It would also help if you supplied a range of much shorter input samples, along with your expected output for these. Consider edge cases: no text before the first bracket; no text after the last bracket; unbalanced brackets in various places; and so on.

See also: Text::Balanced.

— Ken

Replies are listed 'Best First'.
Re^2: bracket processing
by AnomalousMonk (Archbishop) on Mar 31, 2020 at 06:09 UTC
    my $delim = '([{<';
    my $prefix = qr{[^$delim]*};

    As a general practice, I find it's much safer to interpolate strings like  $delim into regexes using  \Q \E metaquote escapes:
        my $delim = '([{<';
        my $prefix = qr{[^\Q$delim\E]*};
    Of course, one could metaquote the string variable upon definition:
        my $delim = quotemeta '([{<';
    but that might screw up subsequent use of the string; e.g., its use in something like
        my @parts = extract_bracketed($string, $delim, $prefix);
    might become problematic.


    Give a man a fish:  <%-{-{-{-<

      "As a general practice, I find it's much safer to interpolate strings ... into regexes using \Q \E ..."

      As a general rule, for regexes in general, that's fine and I'd generally do the same; however, bracketed classes are different.

      Take a look at "perlrecharclass: Special Characters Inside a Bracketed Character Class". I'll leave you to acquaint yourself with the full text. Here's some pertinent extracts (my emphasis added):

      Most characters that are meta characters in regular expressions ... lose their special meaning and can be used inside a character class without the need to escape them.
      ...
      Characters that may carry a special meaning inside a character class are: \ , ^ , - , [ and ] , and are discussed below.
      ...
      A [ is not special inside a character class, unless it's the start of a POSIX character class ... It normally does not need escaping.

      So, none of the characters in $delim required escaping.

      Furthermore, I generally aim to thoroughly test my solutions before posting them. In this instance, I had added a temporary print statement:

      my $prefix = qr{[^$delim]*}; print "$prefix\n";

      which output:

      (?^:[^([{<]*)

      That's exactly the regex I wanted.

** PARTS OF THE EXERCISE **
1 – Answer these about the Perl thread, one answer per line, marked the same way:
(a) Which module does the first post point to with "See also"?
(b) What escapes does the reply recommend for interpolating strings into regexes?
(c) What did the temporary print statement output?
2 – Print everything in the Perl thread from "It would also" down to "See also: Text::Balanced.".
3 – Sum up the Perl thread in two sentences.
The lines that follow have nothing to do with the Perl thread above.

** AVAILABLE DATA **
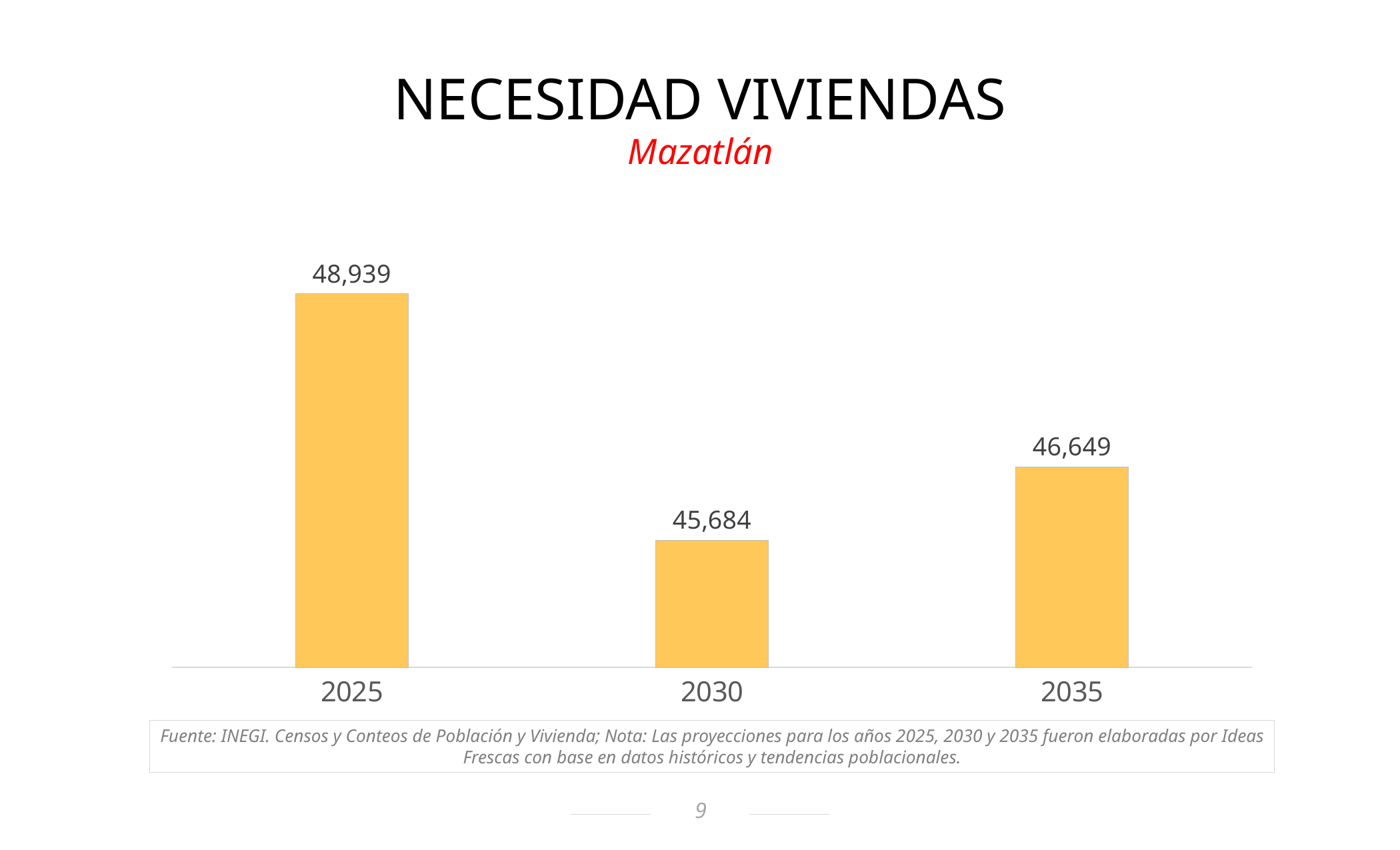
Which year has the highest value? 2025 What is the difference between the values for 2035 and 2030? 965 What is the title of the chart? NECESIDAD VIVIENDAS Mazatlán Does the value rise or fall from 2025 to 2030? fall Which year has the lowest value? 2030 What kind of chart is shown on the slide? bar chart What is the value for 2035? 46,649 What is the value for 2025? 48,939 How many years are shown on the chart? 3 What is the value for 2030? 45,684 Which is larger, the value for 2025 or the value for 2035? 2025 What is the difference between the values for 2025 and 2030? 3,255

** SOLVED TASKS **
1 –
(a) Text::Balanced
(b) \Q \E metaquote escapes
(c) (?^:[^([{<]*)

2 –
It would also help if you supplied a range of much shorter input samples, along with your expected output for these. Consider edge cases: no text before the first bracket; no text after the last bracket; unbalanced brackets in various places; and so on.

See also: Text::Balanced.

3 – A reply recommends interpolating strings like $delim into regexes with \Q \E metaquote escapes, and warns that metaquoting the variable on definition might cause problems for later uses such as extract_bracketed. The response argues that most metacharacters lose their special meaning inside a bracketed character class, so none of the characters in $delim needed escaping, and a test print showed exactly the intended regex.